-- BEGIN --

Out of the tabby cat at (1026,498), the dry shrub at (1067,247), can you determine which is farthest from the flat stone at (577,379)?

-- END --
-- BEGIN --

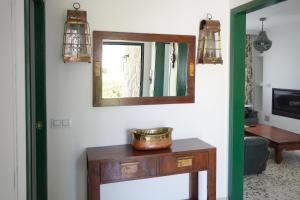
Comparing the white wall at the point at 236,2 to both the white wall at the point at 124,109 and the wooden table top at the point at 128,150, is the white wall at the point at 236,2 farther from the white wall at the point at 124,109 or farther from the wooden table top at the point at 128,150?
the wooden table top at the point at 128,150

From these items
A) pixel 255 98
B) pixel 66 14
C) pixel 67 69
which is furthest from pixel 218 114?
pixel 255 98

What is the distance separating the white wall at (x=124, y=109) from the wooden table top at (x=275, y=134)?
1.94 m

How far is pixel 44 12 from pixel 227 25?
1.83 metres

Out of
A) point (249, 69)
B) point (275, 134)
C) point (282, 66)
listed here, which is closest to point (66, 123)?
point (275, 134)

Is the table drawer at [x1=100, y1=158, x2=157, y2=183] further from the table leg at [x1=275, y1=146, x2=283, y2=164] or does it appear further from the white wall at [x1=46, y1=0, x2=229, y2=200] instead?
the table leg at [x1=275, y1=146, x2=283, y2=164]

-- END --
-- BEGIN --

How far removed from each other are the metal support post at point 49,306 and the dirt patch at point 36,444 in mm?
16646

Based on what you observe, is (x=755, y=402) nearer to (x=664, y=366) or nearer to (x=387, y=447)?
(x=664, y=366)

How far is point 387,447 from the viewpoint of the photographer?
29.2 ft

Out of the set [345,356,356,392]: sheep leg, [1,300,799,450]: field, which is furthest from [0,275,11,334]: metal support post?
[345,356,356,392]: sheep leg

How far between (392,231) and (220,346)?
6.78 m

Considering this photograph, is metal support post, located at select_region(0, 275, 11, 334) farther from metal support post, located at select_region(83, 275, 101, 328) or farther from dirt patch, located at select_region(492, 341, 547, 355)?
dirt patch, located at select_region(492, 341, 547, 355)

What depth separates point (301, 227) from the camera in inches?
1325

-- END --

**Goal**
Report every line in the entries above that contains the word "furthest", copying each such line in full.

**Full output**
which is furthest from pixel 218 114?
Out of the set [345,356,356,392]: sheep leg, [1,300,799,450]: field, which is furthest from [0,275,11,334]: metal support post?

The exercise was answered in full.